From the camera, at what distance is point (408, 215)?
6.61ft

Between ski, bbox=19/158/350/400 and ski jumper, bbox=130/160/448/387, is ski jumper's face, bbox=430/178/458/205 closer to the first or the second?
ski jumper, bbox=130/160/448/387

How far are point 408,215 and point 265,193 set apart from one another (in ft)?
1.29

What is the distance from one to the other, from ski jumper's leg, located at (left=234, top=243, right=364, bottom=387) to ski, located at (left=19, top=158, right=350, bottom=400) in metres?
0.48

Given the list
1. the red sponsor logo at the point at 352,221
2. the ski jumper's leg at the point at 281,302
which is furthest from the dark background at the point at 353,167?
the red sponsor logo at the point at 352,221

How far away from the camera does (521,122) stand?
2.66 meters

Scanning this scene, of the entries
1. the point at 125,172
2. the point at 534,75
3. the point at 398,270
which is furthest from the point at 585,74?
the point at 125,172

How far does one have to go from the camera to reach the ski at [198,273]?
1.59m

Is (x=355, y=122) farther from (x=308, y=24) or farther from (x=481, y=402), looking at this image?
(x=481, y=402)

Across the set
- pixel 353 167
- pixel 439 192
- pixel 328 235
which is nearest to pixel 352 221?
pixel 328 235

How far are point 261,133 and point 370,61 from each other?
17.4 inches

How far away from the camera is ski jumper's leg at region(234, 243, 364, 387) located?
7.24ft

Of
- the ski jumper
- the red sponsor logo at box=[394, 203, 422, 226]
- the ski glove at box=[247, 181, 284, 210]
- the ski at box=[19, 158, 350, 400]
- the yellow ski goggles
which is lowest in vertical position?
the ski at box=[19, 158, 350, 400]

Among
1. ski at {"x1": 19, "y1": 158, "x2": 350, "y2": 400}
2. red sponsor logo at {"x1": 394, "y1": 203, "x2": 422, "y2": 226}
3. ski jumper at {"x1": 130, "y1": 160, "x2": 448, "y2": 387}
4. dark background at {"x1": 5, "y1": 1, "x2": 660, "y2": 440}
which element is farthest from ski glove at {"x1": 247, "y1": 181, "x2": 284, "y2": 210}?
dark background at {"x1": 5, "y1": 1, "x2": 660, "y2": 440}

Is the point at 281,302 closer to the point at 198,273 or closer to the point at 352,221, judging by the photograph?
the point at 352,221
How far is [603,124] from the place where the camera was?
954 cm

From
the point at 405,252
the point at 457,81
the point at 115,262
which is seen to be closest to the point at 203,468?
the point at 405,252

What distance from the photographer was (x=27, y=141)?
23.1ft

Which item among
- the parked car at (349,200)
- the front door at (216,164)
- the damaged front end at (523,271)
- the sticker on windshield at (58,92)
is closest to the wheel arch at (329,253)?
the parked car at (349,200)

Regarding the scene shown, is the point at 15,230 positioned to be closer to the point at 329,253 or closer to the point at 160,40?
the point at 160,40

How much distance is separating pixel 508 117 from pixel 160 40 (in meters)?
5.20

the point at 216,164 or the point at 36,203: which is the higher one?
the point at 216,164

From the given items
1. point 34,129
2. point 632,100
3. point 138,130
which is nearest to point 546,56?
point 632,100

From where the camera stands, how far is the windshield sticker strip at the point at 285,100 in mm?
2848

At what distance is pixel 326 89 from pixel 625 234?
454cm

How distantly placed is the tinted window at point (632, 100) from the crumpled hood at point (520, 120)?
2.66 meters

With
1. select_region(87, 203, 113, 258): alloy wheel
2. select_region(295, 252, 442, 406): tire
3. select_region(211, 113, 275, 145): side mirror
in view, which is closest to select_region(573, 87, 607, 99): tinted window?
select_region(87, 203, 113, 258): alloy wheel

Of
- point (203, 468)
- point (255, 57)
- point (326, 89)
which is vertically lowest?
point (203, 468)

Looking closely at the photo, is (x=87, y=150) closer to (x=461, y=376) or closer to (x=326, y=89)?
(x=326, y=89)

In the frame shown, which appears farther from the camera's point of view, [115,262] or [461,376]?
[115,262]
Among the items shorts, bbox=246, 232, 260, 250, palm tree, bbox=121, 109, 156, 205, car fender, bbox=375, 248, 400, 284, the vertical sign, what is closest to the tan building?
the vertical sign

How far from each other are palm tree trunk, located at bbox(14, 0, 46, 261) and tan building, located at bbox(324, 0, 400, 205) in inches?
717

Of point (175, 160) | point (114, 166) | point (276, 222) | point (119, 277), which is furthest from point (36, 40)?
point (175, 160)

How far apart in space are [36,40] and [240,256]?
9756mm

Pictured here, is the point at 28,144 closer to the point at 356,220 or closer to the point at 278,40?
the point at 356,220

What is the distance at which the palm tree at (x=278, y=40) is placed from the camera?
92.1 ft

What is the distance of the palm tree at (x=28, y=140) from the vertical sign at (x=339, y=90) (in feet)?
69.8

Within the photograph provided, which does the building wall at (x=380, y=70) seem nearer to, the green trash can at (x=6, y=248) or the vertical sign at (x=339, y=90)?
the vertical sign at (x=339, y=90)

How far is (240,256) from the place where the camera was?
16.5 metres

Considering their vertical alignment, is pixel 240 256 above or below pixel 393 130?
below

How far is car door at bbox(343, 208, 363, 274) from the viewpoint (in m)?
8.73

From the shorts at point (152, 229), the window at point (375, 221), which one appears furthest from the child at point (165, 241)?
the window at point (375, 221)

▶ [TASK DIRECTIONS] Copy out the stretch of entries from the line containing "Given the list" through the line containing "17.4 inches", word for word.

▶ [RESULT OF THE TASK]
Given the list
1. the red sponsor logo at the point at 352,221
2. the ski jumper's leg at the point at 281,302
which is furthest from the dark background at the point at 353,167?
the red sponsor logo at the point at 352,221

How far away from the camera does (521,122) stand?
2.66 meters

Scanning this scene, of the entries
1. the point at 125,172
2. the point at 534,75
3. the point at 398,270
which is furthest from the point at 585,74?
the point at 125,172

How far does one have to go from the camera to reach the ski at [198,273]?
1.59m

Is (x=355, y=122) farther from (x=308, y=24) or farther from (x=481, y=402), looking at this image?
(x=481, y=402)

Across the set
- pixel 353 167
- pixel 439 192
- pixel 328 235
which is nearest to pixel 352 221?
pixel 328 235

How far are point 261,133 and point 370,61 from each other?
17.4 inches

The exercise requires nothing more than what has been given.